Written instruction — Please update the data below by changing every "photographer" to "viewer" and keeping everything else the same. Leave the pictures out of your answer.

-- BEGIN --

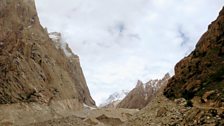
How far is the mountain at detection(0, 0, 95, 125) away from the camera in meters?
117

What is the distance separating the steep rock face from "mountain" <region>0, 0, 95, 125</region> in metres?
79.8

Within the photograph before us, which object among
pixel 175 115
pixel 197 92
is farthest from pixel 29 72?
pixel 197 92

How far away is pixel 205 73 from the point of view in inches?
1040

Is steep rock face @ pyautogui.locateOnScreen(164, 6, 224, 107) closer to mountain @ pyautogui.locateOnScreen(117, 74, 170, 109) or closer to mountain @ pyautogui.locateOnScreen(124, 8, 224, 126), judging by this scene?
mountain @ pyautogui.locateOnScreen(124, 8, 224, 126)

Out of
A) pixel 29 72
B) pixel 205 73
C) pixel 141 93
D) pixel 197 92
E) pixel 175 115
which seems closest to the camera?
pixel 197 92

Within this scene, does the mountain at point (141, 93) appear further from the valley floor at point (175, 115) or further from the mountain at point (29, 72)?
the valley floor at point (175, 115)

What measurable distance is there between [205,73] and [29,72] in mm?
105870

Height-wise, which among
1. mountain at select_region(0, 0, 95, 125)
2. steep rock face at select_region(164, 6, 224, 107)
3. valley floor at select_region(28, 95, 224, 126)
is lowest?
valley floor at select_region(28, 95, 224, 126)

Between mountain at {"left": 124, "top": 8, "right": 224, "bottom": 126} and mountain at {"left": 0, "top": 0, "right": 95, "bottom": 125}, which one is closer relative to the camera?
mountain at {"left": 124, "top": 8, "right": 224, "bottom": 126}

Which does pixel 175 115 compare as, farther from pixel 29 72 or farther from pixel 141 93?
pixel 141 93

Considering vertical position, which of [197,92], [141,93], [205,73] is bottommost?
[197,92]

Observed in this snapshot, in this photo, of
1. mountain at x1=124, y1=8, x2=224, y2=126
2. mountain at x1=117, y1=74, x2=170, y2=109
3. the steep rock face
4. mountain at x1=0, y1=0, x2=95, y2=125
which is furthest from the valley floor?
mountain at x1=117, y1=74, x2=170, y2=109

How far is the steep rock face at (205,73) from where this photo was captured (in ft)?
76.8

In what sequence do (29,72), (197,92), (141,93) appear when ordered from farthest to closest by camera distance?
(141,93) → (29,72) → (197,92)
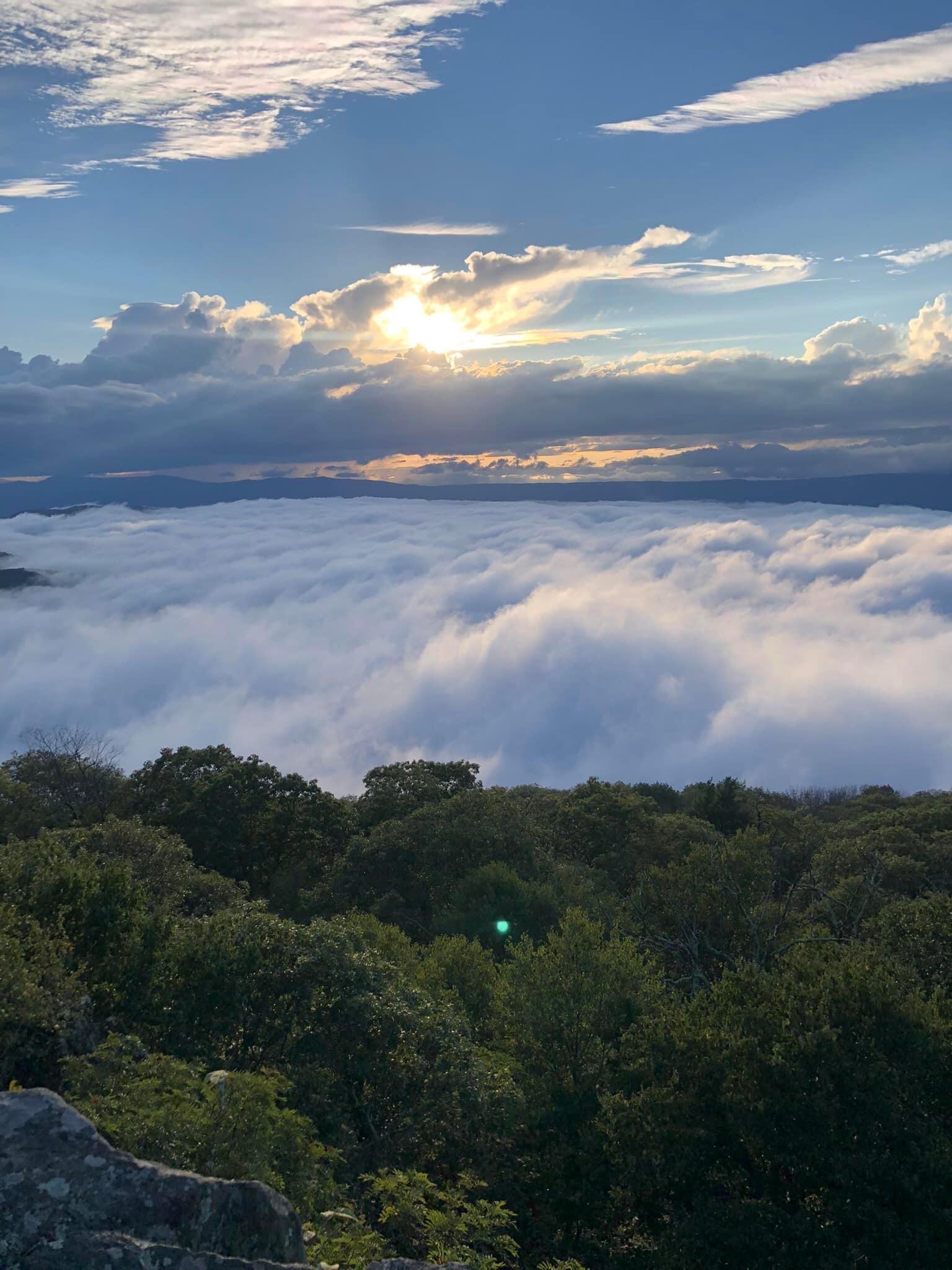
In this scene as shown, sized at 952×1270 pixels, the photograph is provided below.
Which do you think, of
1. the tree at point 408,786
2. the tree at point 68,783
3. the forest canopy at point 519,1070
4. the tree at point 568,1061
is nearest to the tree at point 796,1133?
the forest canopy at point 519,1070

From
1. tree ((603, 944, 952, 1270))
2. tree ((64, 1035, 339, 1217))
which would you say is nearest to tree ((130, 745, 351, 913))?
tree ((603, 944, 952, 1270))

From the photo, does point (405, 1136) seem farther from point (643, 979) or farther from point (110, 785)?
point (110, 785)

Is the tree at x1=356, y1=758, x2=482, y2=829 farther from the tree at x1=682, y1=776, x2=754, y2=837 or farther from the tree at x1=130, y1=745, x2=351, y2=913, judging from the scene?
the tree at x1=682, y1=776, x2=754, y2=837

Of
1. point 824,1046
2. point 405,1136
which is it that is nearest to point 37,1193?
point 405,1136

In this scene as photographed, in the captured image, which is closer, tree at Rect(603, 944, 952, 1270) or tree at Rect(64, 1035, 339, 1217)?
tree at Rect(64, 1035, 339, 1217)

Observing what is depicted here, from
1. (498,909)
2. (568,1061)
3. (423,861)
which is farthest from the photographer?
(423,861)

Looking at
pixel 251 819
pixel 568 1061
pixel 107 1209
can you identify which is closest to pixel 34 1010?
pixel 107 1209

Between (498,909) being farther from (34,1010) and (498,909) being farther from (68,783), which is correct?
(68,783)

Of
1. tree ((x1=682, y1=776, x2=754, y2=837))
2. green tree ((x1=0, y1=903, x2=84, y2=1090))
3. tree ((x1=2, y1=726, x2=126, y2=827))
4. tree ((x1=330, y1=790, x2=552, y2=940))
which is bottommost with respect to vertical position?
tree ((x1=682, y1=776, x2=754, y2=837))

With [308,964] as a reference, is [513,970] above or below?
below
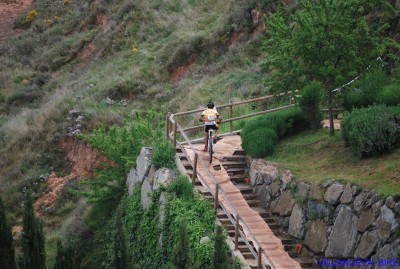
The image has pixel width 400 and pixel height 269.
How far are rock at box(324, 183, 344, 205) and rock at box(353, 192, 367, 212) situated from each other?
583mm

-- END --

The reply —
How far is the mountain at detection(0, 0, 95, 125) away from the camera in meters?
117

What is the distance separating the steep rock face from "mountain" <region>0, 0, 95, 125</region> in metres?
79.8

Within the photograph before us, which object among
pixel 175 115
pixel 197 92
is farthest from pixel 29 72?
pixel 197 92

How far away is pixel 205 73 from the point of view in inches?
1040

Is steep rock face @ pyautogui.locateOnScreen(164, 6, 224, 107) closer to mountain @ pyautogui.locateOnScreen(117, 74, 170, 109) or closer to mountain @ pyautogui.locateOnScreen(124, 8, 224, 126), judging by this scene?
mountain @ pyautogui.locateOnScreen(124, 8, 224, 126)

Out of
A) pixel 29 72
B) pixel 205 73
C) pixel 141 93
D) pixel 197 92
E) pixel 175 115
which seems closest to the camera?
pixel 197 92

Within this scene, does the mountain at point (141, 93) appear further from the valley floor at point (175, 115) or further from the mountain at point (29, 72)?
the valley floor at point (175, 115)

What measurable distance is there between [205,73] and [29,72] in mm?
105870

Height-wise, which among
1. mountain at select_region(0, 0, 95, 125)
2. steep rock face at select_region(164, 6, 224, 107)
3. valley floor at select_region(28, 95, 224, 126)
is lowest?
valley floor at select_region(28, 95, 224, 126)

Between mountain at {"left": 124, "top": 8, "right": 224, "bottom": 126} and mountain at {"left": 0, "top": 0, "right": 95, "bottom": 125}, which one is closer relative to the camera?
mountain at {"left": 124, "top": 8, "right": 224, "bottom": 126}

Which does pixel 175 115 compare as, farther from pixel 29 72 or farther from pixel 141 93?
pixel 141 93

Considering vertical position, which of [197,92], [141,93], [205,73] is bottommost?
[197,92]

Observed in this snapshot, in this photo, of
1. mountain at x1=124, y1=8, x2=224, y2=126
2. mountain at x1=117, y1=74, x2=170, y2=109
3. the steep rock face
4. mountain at x1=0, y1=0, x2=95, y2=125
which is furthest from the valley floor?
mountain at x1=117, y1=74, x2=170, y2=109

How far is the steep rock face at (205,73) from where this photo was captured (in ft)?
76.8

In what sequence do (29,72), (197,92), (141,93) appear when ordered from farthest to closest by camera distance?
(141,93) → (29,72) → (197,92)
In this scene as shown, sized at 952×1270 pixels, the photograph is provided below.
Which do you think, of
1. the tree at point 408,786
2. the tree at point 68,783
3. the forest canopy at point 519,1070
4. the tree at point 568,1061
is nearest to the tree at point 796,1133?
the forest canopy at point 519,1070

From
1. tree ((603, 944, 952, 1270))
2. tree ((64, 1035, 339, 1217))
which would you say is nearest to tree ((130, 745, 351, 913))?
tree ((603, 944, 952, 1270))

From the photo, does point (405, 1136) seem farther from point (643, 979) or farther from point (110, 785)?
point (110, 785)

Is the tree at x1=356, y1=758, x2=482, y2=829 farther from the tree at x1=682, y1=776, x2=754, y2=837 or farther from the tree at x1=130, y1=745, x2=351, y2=913, judging from the scene?
the tree at x1=682, y1=776, x2=754, y2=837

Of
1. point 824,1046
2. point 405,1136
which is it that is nearest to point 37,1193?
point 405,1136

In this scene as photographed, in the captured image, which is closer, tree at Rect(603, 944, 952, 1270) or tree at Rect(64, 1035, 339, 1217)?
tree at Rect(64, 1035, 339, 1217)

Observing what is depicted here, from
1. (498,909)
2. (568,1061)
3. (423,861)
which is farthest from the viewer?
(423,861)

Looking at
pixel 251 819
pixel 568 1061
pixel 107 1209
can you identify which is closest to pixel 34 1010?
pixel 107 1209

Between (498,909) being farther from (34,1010) and (498,909) being farther from (68,783), which is correct?
(68,783)

Of
1. tree ((x1=682, y1=776, x2=754, y2=837))
2. green tree ((x1=0, y1=903, x2=84, y2=1090))
3. tree ((x1=2, y1=726, x2=126, y2=827))
4. tree ((x1=330, y1=790, x2=552, y2=940))
which is bottommost with respect to vertical position?
tree ((x1=682, y1=776, x2=754, y2=837))

With [308,964] as a reference, is [513,970] above or below?
below
The image has pixel width 400 and pixel height 269.
How far are rock at box(324, 183, 344, 205) and rock at box(353, 192, 367, 212) situated from each other?
583mm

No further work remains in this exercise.